Mateo didn’t know how he was going to get back on a plane at the end of the week and bring his wolf back to that. On the other hand, taking even this long away was absurd, and he could not rip his life apart for a witch.

She walked through the forest like she was born to it, automatically finding the firmest snow as it collected between trees from the direction of the wind, but avoiding the pits on the other side of each tree that sucked in feet. Even though she consulted no GPS or map, she guided them surely with occasional glances at the cloud-filled sky.

They would hear the occasional rev of an engine or the shout of Search and Rescue teams, but every time he flicked an ear toward them, sure someone would come upon them, she would shake her head.

“Over a mile away.” Sound echoed weirdly around them, distorting distances and direction.

It was only when she stopped and his wolf almost ran into her, that he realized his wolf had happily been following her since they left the cabin. It was an alpha wolf; it didn’t follow anyone.

Who was this girl?

“We’re almost there,” she said, and proceeded with more caution as they came upon a tall chain-link fence with barbed wire on top.

The wolf almost gave up and let him shift. It did not do fences, especially not ones with barbed wire.

“This is why I hate magic sometimes,” Cat muttered.

He twisted around and cocked an ear at her.

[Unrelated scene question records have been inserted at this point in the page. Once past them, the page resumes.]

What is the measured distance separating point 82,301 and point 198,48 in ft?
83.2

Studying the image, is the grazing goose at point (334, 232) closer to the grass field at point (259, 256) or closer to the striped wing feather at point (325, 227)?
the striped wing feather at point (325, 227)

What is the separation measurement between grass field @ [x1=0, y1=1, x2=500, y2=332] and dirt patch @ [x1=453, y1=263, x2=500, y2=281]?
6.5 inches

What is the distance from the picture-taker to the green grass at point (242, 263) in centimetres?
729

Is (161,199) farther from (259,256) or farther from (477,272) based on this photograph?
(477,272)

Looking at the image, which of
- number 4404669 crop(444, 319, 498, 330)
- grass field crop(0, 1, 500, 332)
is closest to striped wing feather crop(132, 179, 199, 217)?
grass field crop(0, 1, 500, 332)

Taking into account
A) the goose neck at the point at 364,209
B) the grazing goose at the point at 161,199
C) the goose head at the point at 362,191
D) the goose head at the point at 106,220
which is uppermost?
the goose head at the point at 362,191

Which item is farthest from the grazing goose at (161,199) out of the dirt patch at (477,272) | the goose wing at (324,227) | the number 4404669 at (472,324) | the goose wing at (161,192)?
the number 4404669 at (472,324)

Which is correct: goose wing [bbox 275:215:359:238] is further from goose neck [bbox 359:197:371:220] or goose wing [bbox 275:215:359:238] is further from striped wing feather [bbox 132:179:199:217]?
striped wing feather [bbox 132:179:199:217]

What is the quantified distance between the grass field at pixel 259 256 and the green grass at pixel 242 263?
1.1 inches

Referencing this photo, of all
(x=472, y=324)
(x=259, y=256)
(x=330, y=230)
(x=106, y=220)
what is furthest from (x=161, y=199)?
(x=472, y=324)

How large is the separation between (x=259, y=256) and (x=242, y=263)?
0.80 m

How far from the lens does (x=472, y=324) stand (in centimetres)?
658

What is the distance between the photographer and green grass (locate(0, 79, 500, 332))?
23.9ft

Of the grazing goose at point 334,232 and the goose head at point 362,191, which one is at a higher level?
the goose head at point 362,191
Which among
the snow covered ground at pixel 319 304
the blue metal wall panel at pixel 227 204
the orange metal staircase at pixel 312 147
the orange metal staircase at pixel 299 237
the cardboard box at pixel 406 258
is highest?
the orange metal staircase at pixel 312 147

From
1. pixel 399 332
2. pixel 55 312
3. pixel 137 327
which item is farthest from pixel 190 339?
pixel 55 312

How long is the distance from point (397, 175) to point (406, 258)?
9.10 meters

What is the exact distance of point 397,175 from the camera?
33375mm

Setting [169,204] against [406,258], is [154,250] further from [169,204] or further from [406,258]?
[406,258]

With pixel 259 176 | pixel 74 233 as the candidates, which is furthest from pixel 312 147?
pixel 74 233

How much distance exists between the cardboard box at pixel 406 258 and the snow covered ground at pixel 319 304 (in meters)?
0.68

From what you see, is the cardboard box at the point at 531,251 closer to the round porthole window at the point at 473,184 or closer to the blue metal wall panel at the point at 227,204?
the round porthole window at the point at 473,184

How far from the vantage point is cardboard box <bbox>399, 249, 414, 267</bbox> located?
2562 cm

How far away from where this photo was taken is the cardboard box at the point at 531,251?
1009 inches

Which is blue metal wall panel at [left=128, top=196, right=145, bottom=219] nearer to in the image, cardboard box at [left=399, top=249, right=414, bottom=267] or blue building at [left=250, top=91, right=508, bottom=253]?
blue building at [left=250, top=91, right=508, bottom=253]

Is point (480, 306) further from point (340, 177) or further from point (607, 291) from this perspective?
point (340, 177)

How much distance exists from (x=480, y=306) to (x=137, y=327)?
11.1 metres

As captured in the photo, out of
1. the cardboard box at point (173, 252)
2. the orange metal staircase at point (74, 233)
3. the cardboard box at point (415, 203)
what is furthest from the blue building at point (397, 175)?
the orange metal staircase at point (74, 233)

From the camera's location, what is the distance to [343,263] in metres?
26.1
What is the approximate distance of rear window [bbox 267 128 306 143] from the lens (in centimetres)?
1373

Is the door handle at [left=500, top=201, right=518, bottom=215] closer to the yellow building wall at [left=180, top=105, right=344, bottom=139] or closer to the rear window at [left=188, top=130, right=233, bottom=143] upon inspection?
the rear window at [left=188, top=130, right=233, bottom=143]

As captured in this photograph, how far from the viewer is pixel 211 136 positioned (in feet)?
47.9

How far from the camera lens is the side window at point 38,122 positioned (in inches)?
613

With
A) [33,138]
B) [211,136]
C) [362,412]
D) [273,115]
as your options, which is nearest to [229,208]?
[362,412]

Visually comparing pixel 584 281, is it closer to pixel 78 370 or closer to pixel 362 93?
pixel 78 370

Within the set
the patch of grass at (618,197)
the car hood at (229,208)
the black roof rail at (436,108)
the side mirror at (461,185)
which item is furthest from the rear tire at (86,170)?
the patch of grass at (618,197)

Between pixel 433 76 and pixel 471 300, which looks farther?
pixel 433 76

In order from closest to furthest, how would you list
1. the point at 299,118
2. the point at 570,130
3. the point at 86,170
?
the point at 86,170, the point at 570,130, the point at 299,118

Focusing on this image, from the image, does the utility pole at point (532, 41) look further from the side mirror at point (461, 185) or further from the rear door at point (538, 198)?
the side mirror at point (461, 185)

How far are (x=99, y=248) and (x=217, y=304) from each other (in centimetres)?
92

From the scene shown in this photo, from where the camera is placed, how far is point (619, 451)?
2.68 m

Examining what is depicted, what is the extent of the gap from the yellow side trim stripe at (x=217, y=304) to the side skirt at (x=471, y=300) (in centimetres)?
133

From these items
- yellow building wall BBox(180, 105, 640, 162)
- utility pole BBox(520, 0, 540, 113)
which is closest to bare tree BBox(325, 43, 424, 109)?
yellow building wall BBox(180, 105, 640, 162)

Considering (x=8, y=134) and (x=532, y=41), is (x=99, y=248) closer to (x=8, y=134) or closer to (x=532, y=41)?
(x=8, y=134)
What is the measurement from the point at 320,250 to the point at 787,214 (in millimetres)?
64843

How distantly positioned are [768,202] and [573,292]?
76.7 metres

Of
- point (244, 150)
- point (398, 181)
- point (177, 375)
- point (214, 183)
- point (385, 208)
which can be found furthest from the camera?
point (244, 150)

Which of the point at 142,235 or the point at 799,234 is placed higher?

She flinched. “I forgot you can hear everything. I just mean, when I left home intent on shaking some sense into them, the visions left out a blizzard and the need for bolt cutters.”

He shook his head vehemently, noticing the slight fizzle to the air along the wires.

He loped along the fence to look for a fuse box or something like it.

“I suppose we could do your trick with the dangling tree.”